Merdeka.com – Air memiliki sumber energi air yang sangat esensial yakni dengan memanfaatkan sebagai penghasil energi listrik, atau biasa dikenal dengan Pembangkit Tenaga Listrik Air (PLTA). Air yang sangat berlimpah di indonesia juga dapat menjadi salah satu sumber energi baru terbarukan yang digagas oleh pemerintah Indonesia.

Melansir dari beberapa sumber, PLTA di Indonesia pertama kali ada di Sulawesi Utara bertempat di Desa Tonsealama Kecamatan Tondano Utara, Kabupaten Minahasa. PLTA yang ada di sana merupakan PLTA tertua yang dimiliki Indonesia yang dibangun pada tahun 1912 yang sudah ada sejak masa jaman Belanda.

PLTA yang tersebar di Indonesia yakni salah satunya ada di daerah Jawa Barat, Jawa Tengah, Jawa Timur, Kalimantan Selatan, Sulawesi Utara, Sulawesi Selatan, Sulawesi Tengah, Bengkulu, Sumatera Utara, Aceh Tengah, Sumatera Barat, Riau, Lampung.

Berdasarkan data kementerian ESDM, saat ini jumlah Pembangkit Listrik Tenaga Air (PLTA): 4.621 MW, Pembangkit Listrik Tenaga Mikrohidro (PLTMH) dan Pembangkit Listrik Tenaga Minihidro (PLTM) sebesar 411 MW. Adapun potensinya sendiri mencapai PLTA 75.000 MW dan PLTMH dan PLTM 19.385 MW. Jadi masih sangat jauh yang sudah digunakan. Kalau prosentase untuk PLTA baru 6.17 persen dari potensi sedangkan PLTMH dan PLTM 2.12 persen.

Pembangkit listrik tenaga air merupakan penyokong terbesar pembangkit EBT. Pada 2021, gabungan pembangkit listrik tenaga air mencapai 6.601,9 MW. Berdasarkan Rencana Umum Energi Nasional 2017, potensi PLTA mencapai 94.476 MW. Dengan kapasitas yang sekarang, potensi PLTA yang termanfaatkan baru 6,99 persen.

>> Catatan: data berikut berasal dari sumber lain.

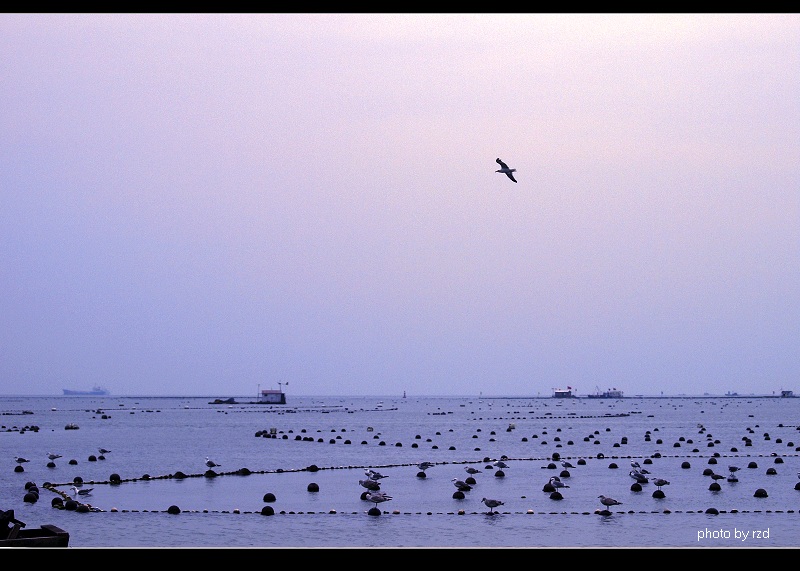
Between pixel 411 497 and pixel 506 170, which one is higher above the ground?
pixel 506 170

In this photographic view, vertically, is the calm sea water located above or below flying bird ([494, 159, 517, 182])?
below

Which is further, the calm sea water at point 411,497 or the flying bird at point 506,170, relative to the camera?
the calm sea water at point 411,497

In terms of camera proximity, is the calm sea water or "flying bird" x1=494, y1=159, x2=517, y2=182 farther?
the calm sea water

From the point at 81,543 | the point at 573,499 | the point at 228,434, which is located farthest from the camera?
the point at 228,434

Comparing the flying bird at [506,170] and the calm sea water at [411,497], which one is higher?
the flying bird at [506,170]

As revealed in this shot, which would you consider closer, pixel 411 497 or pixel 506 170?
pixel 506 170

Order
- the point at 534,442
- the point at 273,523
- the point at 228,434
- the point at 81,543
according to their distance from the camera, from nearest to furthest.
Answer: the point at 81,543
the point at 273,523
the point at 534,442
the point at 228,434

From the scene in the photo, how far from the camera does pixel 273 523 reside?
87.5 feet
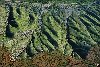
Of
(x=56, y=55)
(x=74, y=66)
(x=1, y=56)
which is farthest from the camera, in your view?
(x=56, y=55)

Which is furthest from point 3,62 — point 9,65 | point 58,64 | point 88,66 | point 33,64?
point 88,66

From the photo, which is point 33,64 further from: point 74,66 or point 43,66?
point 74,66

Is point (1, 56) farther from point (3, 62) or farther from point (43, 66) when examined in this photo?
point (43, 66)

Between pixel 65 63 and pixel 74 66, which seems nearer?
pixel 74 66

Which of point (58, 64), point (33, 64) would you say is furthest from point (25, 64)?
point (58, 64)

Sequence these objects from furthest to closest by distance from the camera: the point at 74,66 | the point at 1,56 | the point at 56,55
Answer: the point at 56,55
the point at 1,56
the point at 74,66

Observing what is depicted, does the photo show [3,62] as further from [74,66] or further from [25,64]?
[74,66]

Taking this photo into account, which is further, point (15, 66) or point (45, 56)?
point (45, 56)

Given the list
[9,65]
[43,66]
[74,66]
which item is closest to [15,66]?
[9,65]
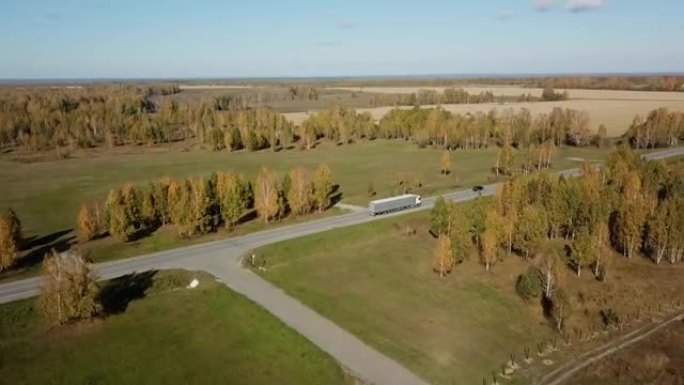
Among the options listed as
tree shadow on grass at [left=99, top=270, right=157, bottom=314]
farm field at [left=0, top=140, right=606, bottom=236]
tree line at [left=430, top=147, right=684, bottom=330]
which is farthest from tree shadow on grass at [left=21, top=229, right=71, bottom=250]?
tree line at [left=430, top=147, right=684, bottom=330]

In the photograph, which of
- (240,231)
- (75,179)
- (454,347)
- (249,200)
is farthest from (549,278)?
(75,179)

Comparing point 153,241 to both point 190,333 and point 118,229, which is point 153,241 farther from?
point 190,333

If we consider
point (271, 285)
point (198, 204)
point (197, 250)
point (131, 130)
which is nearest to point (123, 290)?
point (197, 250)

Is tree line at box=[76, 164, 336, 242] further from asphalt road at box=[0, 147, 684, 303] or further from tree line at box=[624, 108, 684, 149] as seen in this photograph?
tree line at box=[624, 108, 684, 149]

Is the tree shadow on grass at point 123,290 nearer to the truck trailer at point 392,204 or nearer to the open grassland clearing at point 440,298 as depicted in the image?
the open grassland clearing at point 440,298

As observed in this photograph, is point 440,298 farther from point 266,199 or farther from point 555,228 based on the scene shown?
point 266,199

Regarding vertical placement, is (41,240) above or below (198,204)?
below

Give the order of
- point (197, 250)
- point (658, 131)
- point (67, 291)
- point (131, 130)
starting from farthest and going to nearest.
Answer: point (131, 130) → point (658, 131) → point (197, 250) → point (67, 291)
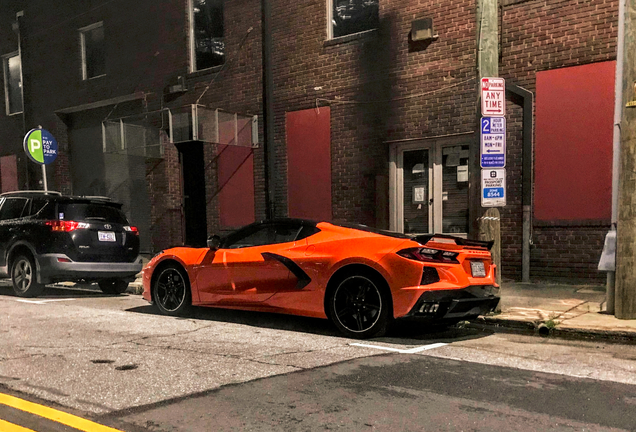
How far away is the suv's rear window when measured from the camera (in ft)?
32.2

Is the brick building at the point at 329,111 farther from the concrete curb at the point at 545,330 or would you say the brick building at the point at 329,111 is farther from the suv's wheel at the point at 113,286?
the concrete curb at the point at 545,330

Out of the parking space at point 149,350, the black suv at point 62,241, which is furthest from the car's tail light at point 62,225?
the parking space at point 149,350

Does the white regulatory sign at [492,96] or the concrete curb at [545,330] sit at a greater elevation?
the white regulatory sign at [492,96]

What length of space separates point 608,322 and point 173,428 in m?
5.29

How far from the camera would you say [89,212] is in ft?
33.0

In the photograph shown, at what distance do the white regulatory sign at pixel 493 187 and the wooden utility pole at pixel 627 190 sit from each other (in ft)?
4.41

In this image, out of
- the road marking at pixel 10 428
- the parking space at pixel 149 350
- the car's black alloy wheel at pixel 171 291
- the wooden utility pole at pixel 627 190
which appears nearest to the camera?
the road marking at pixel 10 428

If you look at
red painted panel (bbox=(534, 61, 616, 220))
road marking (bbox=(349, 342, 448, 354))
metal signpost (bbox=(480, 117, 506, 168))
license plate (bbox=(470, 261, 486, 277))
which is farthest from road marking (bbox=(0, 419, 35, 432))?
Result: red painted panel (bbox=(534, 61, 616, 220))

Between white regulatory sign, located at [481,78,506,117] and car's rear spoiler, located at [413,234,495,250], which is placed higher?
white regulatory sign, located at [481,78,506,117]

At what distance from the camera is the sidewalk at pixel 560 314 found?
21.1 ft

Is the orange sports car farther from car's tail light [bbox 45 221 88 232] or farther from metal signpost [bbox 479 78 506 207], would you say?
car's tail light [bbox 45 221 88 232]

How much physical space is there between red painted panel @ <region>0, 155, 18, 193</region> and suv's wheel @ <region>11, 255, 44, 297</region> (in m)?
11.7

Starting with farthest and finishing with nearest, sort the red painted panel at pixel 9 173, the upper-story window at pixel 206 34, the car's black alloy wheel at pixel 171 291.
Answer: the red painted panel at pixel 9 173, the upper-story window at pixel 206 34, the car's black alloy wheel at pixel 171 291

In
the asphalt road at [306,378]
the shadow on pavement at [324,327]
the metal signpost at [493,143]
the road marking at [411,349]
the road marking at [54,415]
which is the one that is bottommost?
the shadow on pavement at [324,327]
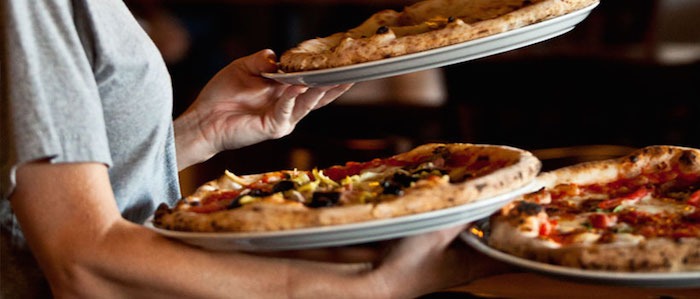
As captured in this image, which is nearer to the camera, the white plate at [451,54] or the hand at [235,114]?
the white plate at [451,54]

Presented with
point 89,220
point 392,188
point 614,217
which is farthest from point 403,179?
point 89,220

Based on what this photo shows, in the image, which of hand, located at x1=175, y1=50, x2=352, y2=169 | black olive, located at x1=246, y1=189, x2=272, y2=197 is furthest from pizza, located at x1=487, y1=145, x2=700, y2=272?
hand, located at x1=175, y1=50, x2=352, y2=169

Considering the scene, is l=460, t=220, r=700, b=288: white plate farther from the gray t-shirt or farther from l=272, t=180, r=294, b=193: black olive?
the gray t-shirt

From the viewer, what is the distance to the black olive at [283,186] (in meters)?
1.70

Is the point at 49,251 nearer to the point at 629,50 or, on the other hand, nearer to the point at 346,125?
the point at 346,125

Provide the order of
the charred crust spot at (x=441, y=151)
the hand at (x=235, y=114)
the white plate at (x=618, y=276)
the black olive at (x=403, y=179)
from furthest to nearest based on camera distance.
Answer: the hand at (x=235, y=114)
the charred crust spot at (x=441, y=151)
the black olive at (x=403, y=179)
the white plate at (x=618, y=276)

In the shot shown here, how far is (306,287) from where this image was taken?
5.24ft

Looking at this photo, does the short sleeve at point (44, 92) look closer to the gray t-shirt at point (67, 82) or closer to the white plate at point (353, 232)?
the gray t-shirt at point (67, 82)

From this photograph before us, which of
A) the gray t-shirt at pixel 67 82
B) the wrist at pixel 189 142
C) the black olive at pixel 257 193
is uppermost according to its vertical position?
the gray t-shirt at pixel 67 82

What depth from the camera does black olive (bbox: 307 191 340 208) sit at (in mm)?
1540

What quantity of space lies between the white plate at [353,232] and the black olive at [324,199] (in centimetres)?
9

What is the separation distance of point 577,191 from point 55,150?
0.92 meters

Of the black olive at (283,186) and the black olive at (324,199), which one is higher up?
the black olive at (324,199)

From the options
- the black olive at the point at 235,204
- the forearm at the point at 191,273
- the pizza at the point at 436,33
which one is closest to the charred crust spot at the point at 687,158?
the pizza at the point at 436,33
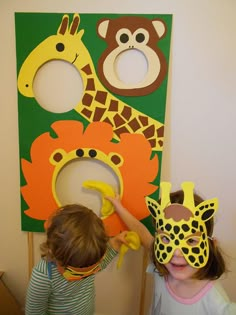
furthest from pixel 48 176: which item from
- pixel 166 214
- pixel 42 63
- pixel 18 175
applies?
pixel 166 214

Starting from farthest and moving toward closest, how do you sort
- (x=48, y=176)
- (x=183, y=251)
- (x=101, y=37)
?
(x=48, y=176), (x=101, y=37), (x=183, y=251)

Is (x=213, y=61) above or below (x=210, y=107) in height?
above

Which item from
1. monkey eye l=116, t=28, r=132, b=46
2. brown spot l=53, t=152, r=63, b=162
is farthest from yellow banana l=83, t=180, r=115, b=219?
monkey eye l=116, t=28, r=132, b=46

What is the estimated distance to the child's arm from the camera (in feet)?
3.46

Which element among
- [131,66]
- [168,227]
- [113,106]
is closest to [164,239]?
[168,227]

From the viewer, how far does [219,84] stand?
102 centimetres

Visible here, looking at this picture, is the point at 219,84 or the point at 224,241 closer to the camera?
the point at 219,84

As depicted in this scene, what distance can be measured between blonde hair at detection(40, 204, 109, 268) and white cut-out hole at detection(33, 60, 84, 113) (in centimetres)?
46

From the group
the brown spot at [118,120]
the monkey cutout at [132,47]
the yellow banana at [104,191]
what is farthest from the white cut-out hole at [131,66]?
the yellow banana at [104,191]

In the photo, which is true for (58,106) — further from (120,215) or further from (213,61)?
(213,61)

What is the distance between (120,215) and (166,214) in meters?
0.33

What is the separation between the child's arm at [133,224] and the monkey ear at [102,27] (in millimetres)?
593

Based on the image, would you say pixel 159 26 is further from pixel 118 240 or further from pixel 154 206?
pixel 118 240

Meskipun terbilang kecil, sumbangan PLTA terhadap total kapasitas pembangkit EBT tergolong besar. Berdasarkan data Kementerian ESDM per 2021, kontribusi PLTA dalam EBT mencapai 59 persen. Dalam RUPTL 2021-2030 juga disebutkan bahwa PLN menargetkan penambahan kapasitas PLTA sebesar 3.150 MW.

Direktur Eksekutif Energy Watch, Mamit Setiawan mengatakan kendala yang dihadapi dalam PLA yakni terkait pembebasan lahan, biaya investasi yang tinggi, tarif listrik yang masih belum ekonomis. Sehingga ROR investasi jangka panjang serta belum ada regulasi sekelas Undang-undang yang mengatur tentang energi baru terbarukan.

“Adapun kendala yang sering dihadapi adalah terkait dengan pembebasan lahan di mana dibutuhkan lahan yang luas, biaya investasi tinggi, isu sosial di masyarakat, tarif listrik yang masih belum ekonomis sehingga ROR investasi jangka panjang dan belum adanya regulasi sekelas UU yang mengatur tentang energi baru dan terbarukan,” ujar Mamit kepada Merdeka.com, Minggu (11/12).